■ Request 1
Decide whether each statement agrees with the split-screen article below. Answer yes or no for each, and quote the article's deciding words. (a) "24" can show as many as six images at the same time. (b) The series "24" airs its final episode tonight. (c) Film history has mostly relied on multiple screens.
■ Request 2
Resume the split-screen article below after its final sentence, and add one paragraph in the same voice.

■ Document section
((

"24": Split screen's big comeback

From Fox's "24" to Destiny's Child videos to Hollywood, the splintered aesthetic of multichannel storytelling -- once the province of the '60s avant-garde -- is suddenly everywhere.

Published May 14, 2002 8:00PM (EDT)

In Fox TV's cult-hit series "24" (which has its penultimate episode tonight and concludes next week), the screen serenely fractures into two and three frames against a black background. It does this for scene changes, for cellphone conversations, before and after commercial breaks and sometimes just to be beautiful. In doing so, "24" has quietly become the first prime-time dramatic series to employ multiple screens as an active storytelling technique: Playing federal agent Jack Bauer, Kiefer Sutherland drives through the San Fernando Valley, his ex-lover on one phone in one panel, his wife on another. Far and wide, close shot and medium shot, assassin and hero, mother and daughter; as many as six simultaneous images, often locked by the visuals of a ticking digital clock, keep the concurrent stories lines careering past us.

Splitting up the screen has slipped into movies and TV shows so deftly that almost no one has pointed out what a break it makes with the past. Except for a brief, astonishing moment in the late '60s, with movies like Richard Fleischer's "The Boston Strangler" and Norman Jewison's original version of "The Thomas Crown Affair" and, of course, "Woodstock," edited by the brilliant Thelma Schoonmaker (among others, including a then-unknown Martin Scorsese), the history of film has been a history of the single screen: one image, one shared moment in time. An artist once insisted to me that you couldn't have it otherwise; the moment you break up that screen, you destroy the illusion that allows you to carry off your audience.

))

■ Available data
((

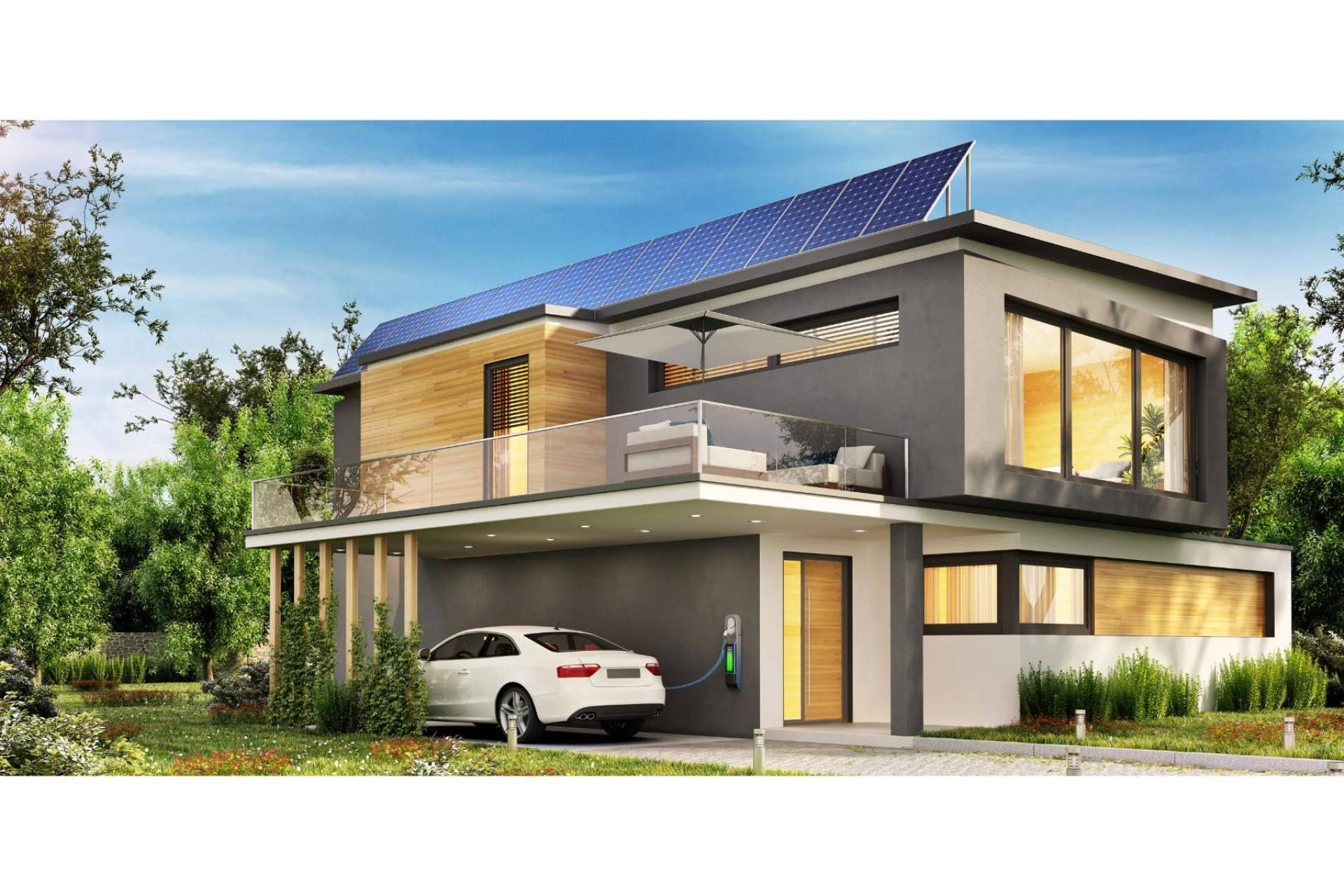 Diarsa, una excelente opción para la construcción de chalets en Madrid
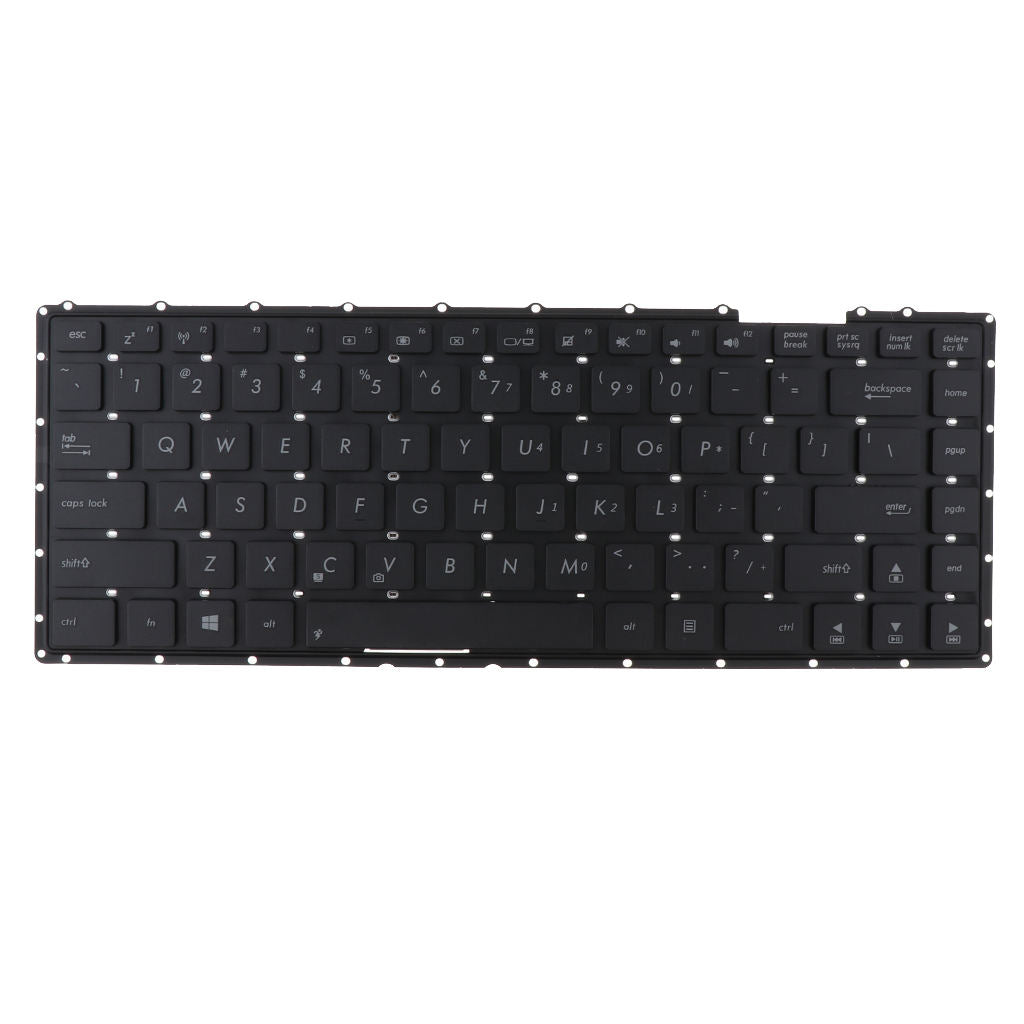 Laptop Keyboard for ASUS X451 R455L R455 R455LD E3110V A455 A555 Y483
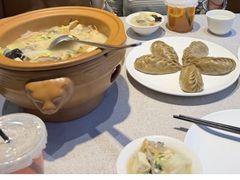 -郑庄脂渣海鲜楼(九水路店)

))

■ Answer 1
(a) Yes: "as many as six simultaneous images"
(b) No: "which has its penultimate episode tonight and concludes next week"
(c) No: "the history of film has been a history of the single screen"

■ Answer 2
No longer. A new story form is here, where the splintered frame is not an aberration, not a trick, but an integral part of the story's syntax. Take the three-channel Destiny's Child video, "Emotions," directed by Francis Lawrence and released in August of last year. Each panel follows the three singers simultaneously through a triptych of frustrations and petty disappointments until they join, in the end, to comfort each other. In "Timecode," director Mike Figgis' four-quadrant take on Hollywood development hell, an ensemble of actors improv their way through 90 uncut minutes, divided solely by their placement in one of the four squares that are always on the screen. "The Laramie Project," a Sundance film (adapted from a New York play) that premiered this spring on HBO, uses an array of divisions to navigate through a complex series of flashbacks that tell the story of Matthew Shepard's death and its impact on the eponymous Wyoming city.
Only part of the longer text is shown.